Charles Townes, 99, inventor of laser, dies
BERKELEY, Calif. - Charles Townes, professor emeritus of physics at the University of California, Berkeley who shared the 1964 Nobel Prize in Physics for his invention of the laser died Tuesday, according to Berkeley's website.
Townes, 99, had been in failing health and passed away en route to the hospital.
"The passing away of Professor Charles Townes today marks the end of an era," said astrophysicist Reinhard Genzel, a colleague and professor of physics at UC Berkeley. "He was one of the most important experimental physicists of the last century."
In 1951, Townes was seated on a park bench in Washington, D.C. when he thought up the solution to the problem of how to create a beam of pure short-wavelength, high-frequency light. Later in 1954, he built a device that stimulated molecules to emit microwaves in a coherent burst and called it a maser, for microwave amplification by stimulated emission of radiation.

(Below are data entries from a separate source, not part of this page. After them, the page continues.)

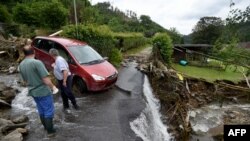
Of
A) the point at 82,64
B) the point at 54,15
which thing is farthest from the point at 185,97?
the point at 54,15

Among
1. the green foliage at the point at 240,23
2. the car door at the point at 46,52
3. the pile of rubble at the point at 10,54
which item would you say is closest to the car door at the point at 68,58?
the car door at the point at 46,52

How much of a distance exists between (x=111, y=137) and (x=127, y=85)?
563 cm

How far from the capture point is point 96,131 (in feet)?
24.3

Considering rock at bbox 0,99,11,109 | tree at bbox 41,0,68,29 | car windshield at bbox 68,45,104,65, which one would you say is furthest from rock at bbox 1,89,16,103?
tree at bbox 41,0,68,29

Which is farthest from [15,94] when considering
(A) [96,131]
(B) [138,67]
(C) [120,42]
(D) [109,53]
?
(C) [120,42]

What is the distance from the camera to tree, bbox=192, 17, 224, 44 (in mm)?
57478

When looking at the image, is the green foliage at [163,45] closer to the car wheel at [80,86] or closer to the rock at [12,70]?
the rock at [12,70]

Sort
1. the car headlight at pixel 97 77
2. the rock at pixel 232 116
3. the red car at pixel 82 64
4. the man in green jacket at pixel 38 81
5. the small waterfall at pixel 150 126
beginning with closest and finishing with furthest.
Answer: the man in green jacket at pixel 38 81
the small waterfall at pixel 150 126
the car headlight at pixel 97 77
the red car at pixel 82 64
the rock at pixel 232 116

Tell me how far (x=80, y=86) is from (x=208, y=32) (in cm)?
5300

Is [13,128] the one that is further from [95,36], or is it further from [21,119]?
[95,36]

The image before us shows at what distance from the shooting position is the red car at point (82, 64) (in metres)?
10.2

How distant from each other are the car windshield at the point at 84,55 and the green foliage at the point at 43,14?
13280mm

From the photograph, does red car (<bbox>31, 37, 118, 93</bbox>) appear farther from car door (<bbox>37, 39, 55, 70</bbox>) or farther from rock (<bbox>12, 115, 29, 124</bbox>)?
rock (<bbox>12, 115, 29, 124</bbox>)

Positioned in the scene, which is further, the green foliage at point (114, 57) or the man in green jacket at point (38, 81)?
the green foliage at point (114, 57)
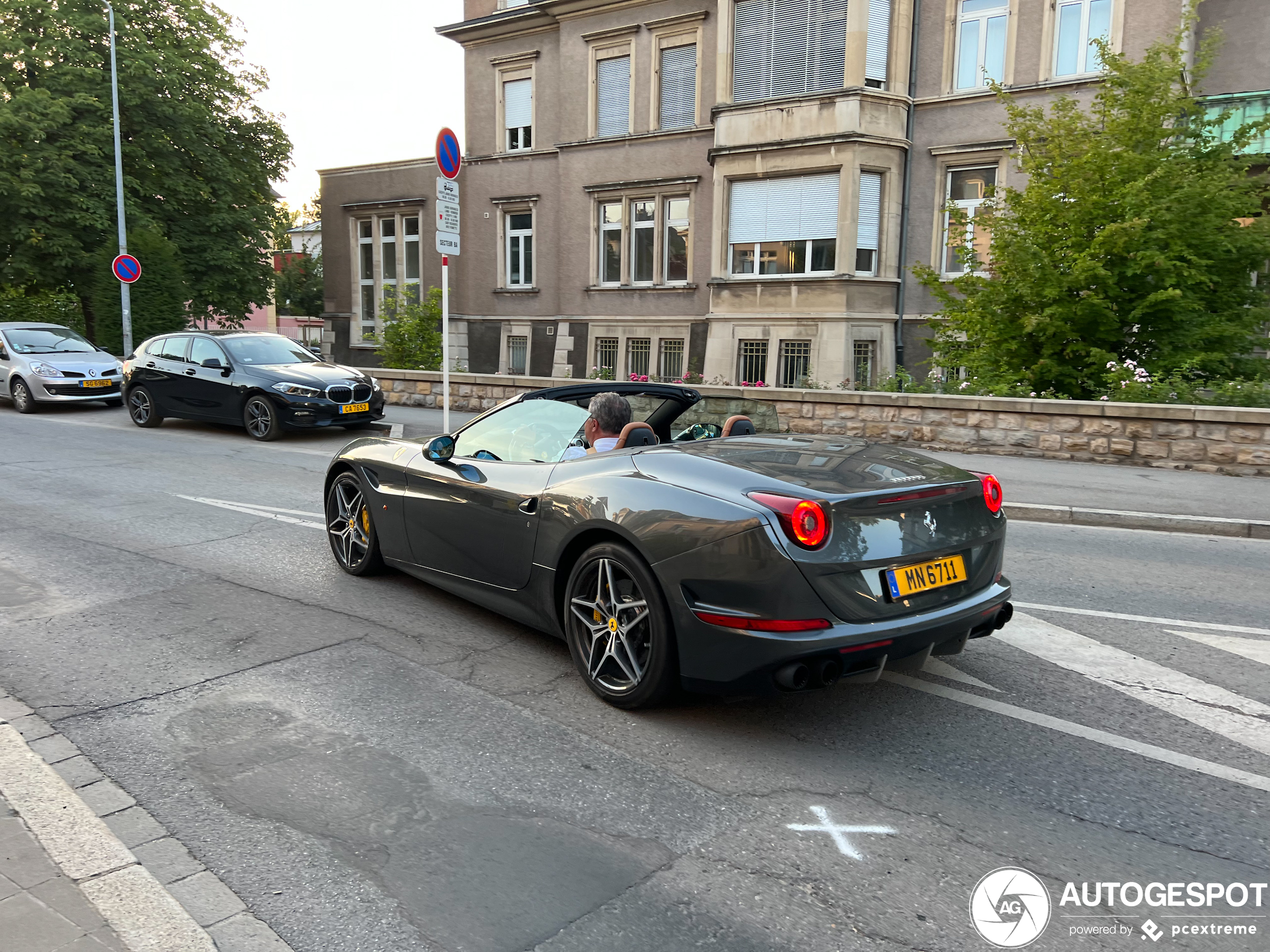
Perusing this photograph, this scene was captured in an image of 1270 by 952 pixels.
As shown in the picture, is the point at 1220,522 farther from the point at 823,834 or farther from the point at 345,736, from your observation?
the point at 345,736

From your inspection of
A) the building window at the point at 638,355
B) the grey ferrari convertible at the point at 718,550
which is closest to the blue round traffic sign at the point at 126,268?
the building window at the point at 638,355

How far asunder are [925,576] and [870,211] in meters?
19.8

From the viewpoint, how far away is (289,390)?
544 inches

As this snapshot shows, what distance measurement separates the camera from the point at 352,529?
624 cm

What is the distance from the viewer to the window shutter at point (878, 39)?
21484 millimetres

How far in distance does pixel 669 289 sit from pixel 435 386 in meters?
9.21

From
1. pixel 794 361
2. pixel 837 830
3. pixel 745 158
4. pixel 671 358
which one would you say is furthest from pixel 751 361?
pixel 837 830

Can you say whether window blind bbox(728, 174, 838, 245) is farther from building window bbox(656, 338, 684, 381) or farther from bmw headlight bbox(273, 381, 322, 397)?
bmw headlight bbox(273, 381, 322, 397)

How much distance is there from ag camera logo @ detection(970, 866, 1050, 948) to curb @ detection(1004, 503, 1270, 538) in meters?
6.72

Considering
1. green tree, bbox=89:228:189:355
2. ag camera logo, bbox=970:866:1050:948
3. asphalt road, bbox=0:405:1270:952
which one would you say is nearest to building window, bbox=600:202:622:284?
green tree, bbox=89:228:189:355

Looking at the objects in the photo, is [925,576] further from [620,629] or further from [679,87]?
[679,87]

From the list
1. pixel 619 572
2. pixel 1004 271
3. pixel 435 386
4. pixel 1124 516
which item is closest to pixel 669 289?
pixel 435 386

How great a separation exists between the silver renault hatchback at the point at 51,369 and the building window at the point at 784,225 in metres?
14.0

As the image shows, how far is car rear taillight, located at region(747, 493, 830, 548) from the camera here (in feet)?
11.6
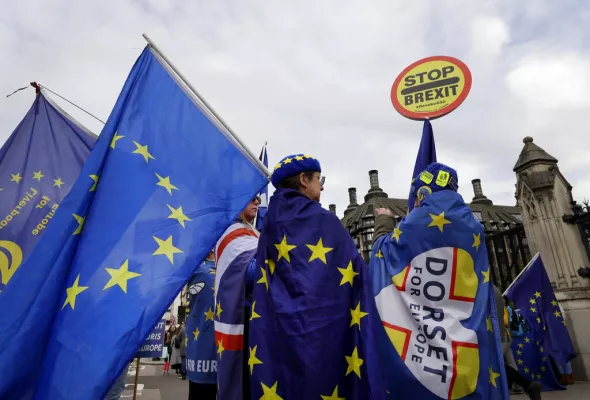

In 1958, he and brother-in-law, and future Nobel Prize winner, Arthur Schawlow came up with the idea of doing the same with an optical light, but this time using mirrors at the ends of a gas tube for light amplification, which he called an "optical maser." Townes kept the patent on the maser, while Bell Labs patented the laser. Townes was appointed as director of research for the U.S. government's Institute of Defense Analysis in 1959. Meanwhile, scientist Theodore Maiman demonstrated the first laser - light amplification by stimulated emission of radiation - in 1960.
Townes shared the Nobel Prize in Physics for his invention in 1964, sharing it with Russian scientists Aleksandr M. Prokhorov and Nicolai G. Basov, who independently developed their idea for a maser.
The laser eventually became ubiquitous with applications in fields ranging from medicine to astronomy. Townes, years later moving his interests to this field used lasers to develop a way of looking at infrared heat in outer space that led to the discovery of the first evidence of a black hole in the center of the Milky Way galaxy in 1985.
Townes is survived by his wife, Frances Hildreth Townes; daughters Holly Townes, Linda Rosenwein, Ellen Townes-Anderson and Carla Kessler; six grandchildren and two great grandchildren.